Approximately 23,000 U.S. cities, counties, territories and American Indian tribes, plus all 50 states, are eligible for money from the Energy Efficiency and Conservation Block Grant program, funded by the economic stimulus bill signed by President Barack Obama in February.
The administration hopes the program will deliver a double whammy, addressing both environmental concerns and plummeting markets.
"The block grants are a major investment in energy solutions that will strengthen America's economy and create jobs at the local level," Energy Secretary Steven Chu said. "The funding will be used for the cheapest, cleanest and most reliable energy technologies we have energy efficiency and conservation which can be deployed immediately."
The money hasn't gone out yet, though.
Eligible entities have a few months to put their applications together, explaining what they'll use the money for and proving it will go toward energy-saving projects, such as efficiency retrofits for residential and commercial buildings, energy audits, projects to capture greenhouse-gas emissions from landfills, transportation systems that conserve energy and others.
The applications are due May 26 for states and June 25 for all others.
"Each of the applications will be reviewed, and once the applications are approved, the money will go out," said Jen Stutsman, deputy press secretary at the Department of Energy. "Our goal is to get the money out the door as soon as possible."
The earliest that could happen is 60 days from now, Stutsman said.
With unemployment at a 25-year high, the money is badly needed nationwide, Vice President Joe Biden said when he announced the program at the end of March.
"These investments will save taxpayer dollars and create jobs in communities around the country," he said. "Local leaders will have the flexibility in how they put these resources to work but we will hold them accountable for making the investments quickly and wisely to spur the local economy and cut energy use."

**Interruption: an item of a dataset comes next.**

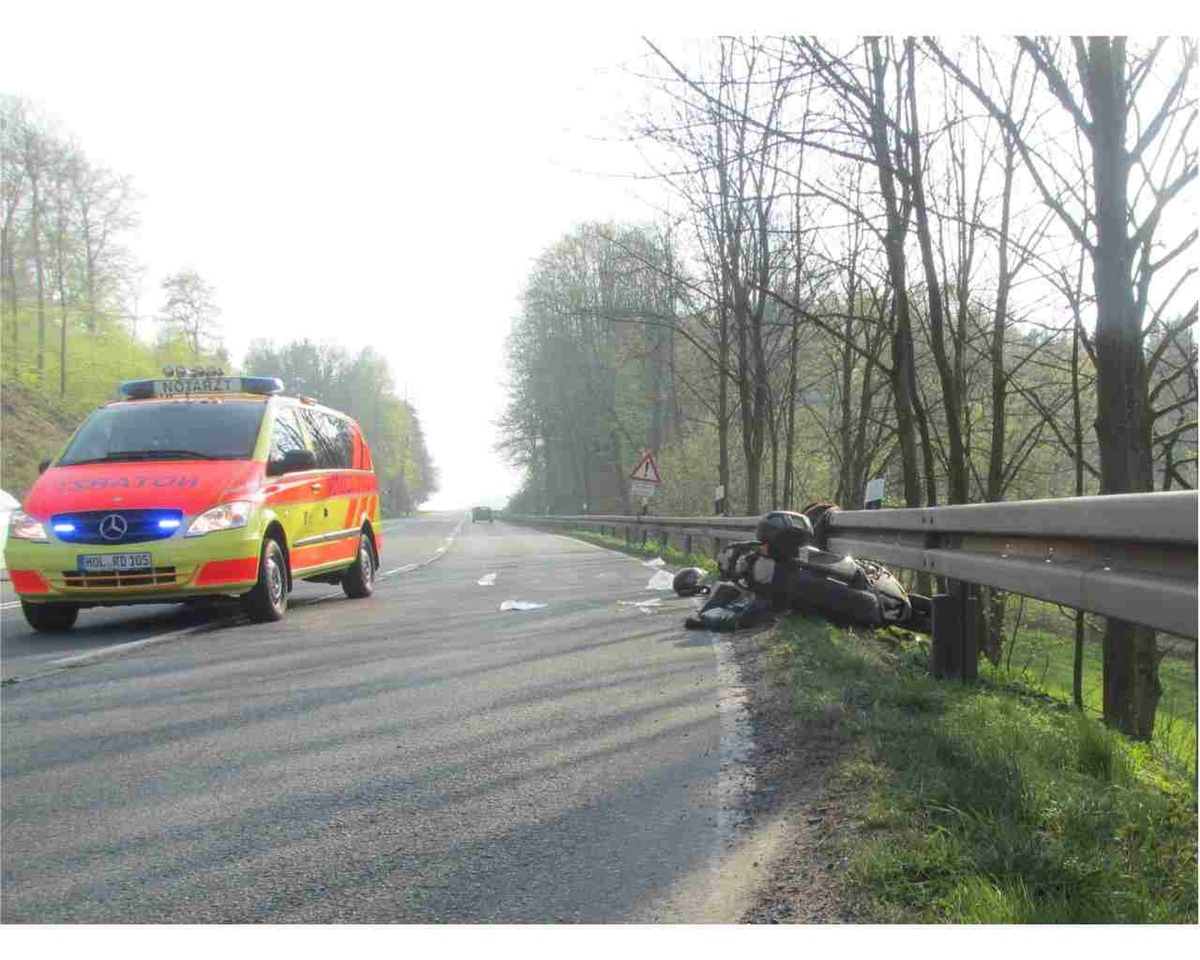 POL-HOL: Bundesstraße 64 - Gemarkung Eschershausen: Kradfahrer schwer verletzt - Nach Überholvorgang in die Schutzplanke geraten  -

The Energy Department will ensure the funds are used well, Biden said, by requiring grant recipients to track and report data on their projects such as the number of jobs created or retained, energy saved, greenhouse-gas emissions reduced and the amount of renewable-energy capacity installed.
A number of smaller entities hope to benefit from the grants, including educational institutions like the Community College of Allegheny County, which has a number of clean-technology training programs. The Pennsylvania county where the school is located is eligible for $8 million in grants.
"A lot of (the money) is intended to go toward training, and as one of the largest workforce trainers in the area, we certainly hope to see some of that to help strengthen and expand our programs," David Hoovler, the college's director of public relations, told United Press International.
The college has a variety of programs aimed at giving students the skills they need to work in green jobs, including certification classes for solar-panel installation and maintenance.
The funds available vary widely by state, with California receiving a whopping $351.7 million and Wyoming getting only $12 million. The allocation is based largely on population but also takes into consideration energy usage. As a result, some states, like West Virginia, are eligible for less money than other states, including Idaho, that actually have smaller populations.
The money will jump-start economies in a number of ways, said Gil Sperling, program manager for the Energy Department's Weatherization and Intergovernmental Program, which administers the grant program.
"It will create demand for energy products, and higher demand will increase production and that will lower costs," Sperling told UPI.
There's one area of the economy, though, that stands to lose if the grants increase energy efficiency as planned.
"It will hurt utilities," said Charles Ebinger, director of the Energy Security Initiative at the Brookings Institution, a non-profit policy organization. "Utilities make their revenue by selling electricity, so if a customer of a utility suddenly gets a grant that helps them use less electricity, it means the utility sells less and makes less money."
To address this problem, some states, like California, have "decoupled" utilities, separating the companies' profits from the sale of electricity.
Despite the potentially negative impact on the utility sector, Ebinger said he thinks the efficiency grants will be good for the economy overall.
"Cities will have lower utility bills and will have more funds to put into social services," he told UPI. "It puts money in consumers' pockets that they can spend on other things."